Monday, June 18, 2012

Gil Stein appointed to third term as Oriental Institute director

Gil Stein appointed to third term as Oriental Institute director
Gil Stein, a leading scholar of ancient Mesopotamia, has been reappointed for a third five-year term as director of the Oriental Institute, a position he has held since joining UChicago in 2002.

“The Oriental Institute serves as a nexus for research on campus on the ancient Near East, with an extraordinary collection of objects recovered during OI excavations,” wrote Provost Thomas Rosenbaum in a message to faculty. “Under Gil’s leadership, the OI has implemented the first stage of the integrated Database, a long-term project to connect the Oriental Institute’s major archives including hundreds of thousands of objects, images and data records into a single searchable digital resource, and established the Public Education Department with a broad mission of outreach to the University community, elementary and secondary school students, and the public.”     
   
Gil Stein
Gil Stein

The U.S. State Department recently chose the Oriental Institute to help inventory collections at the National Museum of Afghanistan (Kabul) and develop a bilingual English-Dari database of the museum’s holdings, Rosenbaum added.

Over the past five years, the Oriental Institute has made major strides in both archaeological and text-based scholarship. The Chicago Assyrian Dictionary has been completed after 90 years of work, and the Institute is now developing a new project to explore and document the early development of writing systems in Mesopotamia during the third millennium B.C.

The Persepolis Fortification Archive project and the Epigraphic Survey are using advanced digital technology to document crucial written records of the Persian Empire and ancient Egypt. In the last five years the Oriental Institute has dramatically increased the scope of its archaeological research, initiating four new excavations in Egypt (Edfu), Syria (Tell Zeidan), Israel (Marj Rabba in the Galilee) and the first joint American-Palestinian excavations in the West Bank at Khirbet al-Mafjar (early Islamic Jericho)

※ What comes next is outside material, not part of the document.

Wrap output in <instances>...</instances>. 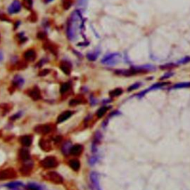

“The Oriental Institute is a uniquely valuable resource for scholarship and for the University of Chicago. I deeply appreciate being given the opportunity to contribute to the ongoing work of strengthening the Institute and building its research capacity for the future,” Stein said.

He said his top two priorities are to expand the scope of Oriental Institute research, and to secure the resources to build a solid foundation in people, programs and infrastructure. “These are the crucial building blocks to maintain our position as one of the world’s leading centers of innovation and discovery in studying the civilizations of the ancient Middle East,” Stein said.

He noted that the region is sometimes unstable politically. “By ensuring the critical mass of scholarly expertise and resources at the Oriental Institute, we will be able to move rapidly and flexibly take advantage of these new research opportunities when they do arise — especially in key regions such as Iraq and Iran,” Stein added.

A professor in Near Eastern Languages and Civilizations, Stein has been conducting fieldwork in Syria at Tell Zeidan, where he is investigating the earliest precursors of Mesopotamian urbanism in the Ubaid period — ca. 5300 B.C. He also has worked in Turkey, where he has overseen important excavations at Hacinebi, a 5,500-year-old Mesopotamian colony in the Euphrates River valley of southeast Turkey that is part of the world's first-known colonial system.

Stein is the author of Rethinking World Systems: Diasporas, Colonies and Interaction in Uruk Mesopotamia, edited The Archaeology of Colonial Encounters and The Uruk Expansion: Northern Perspectives from Hacinebi, Hassek Höyük and Gawra, and co-edited (with Mitchell Rothman) Chiefdoms and Early States in the Near East: The Organizational Dynamics of Complexity. He has been a National Science Foundation graduate fellow, a Fulbright scholar in Turkey, a resident scholar at the School of American Research, and has held a Howard Fellowship from Brown University.       
Prior to joining UChicago, he was a professor of anthropology at Northwestern University. He received his bachelor’s in archaeology from Yale University (1978) and his PhD in anthropology from the University of Pennsylvania (1988).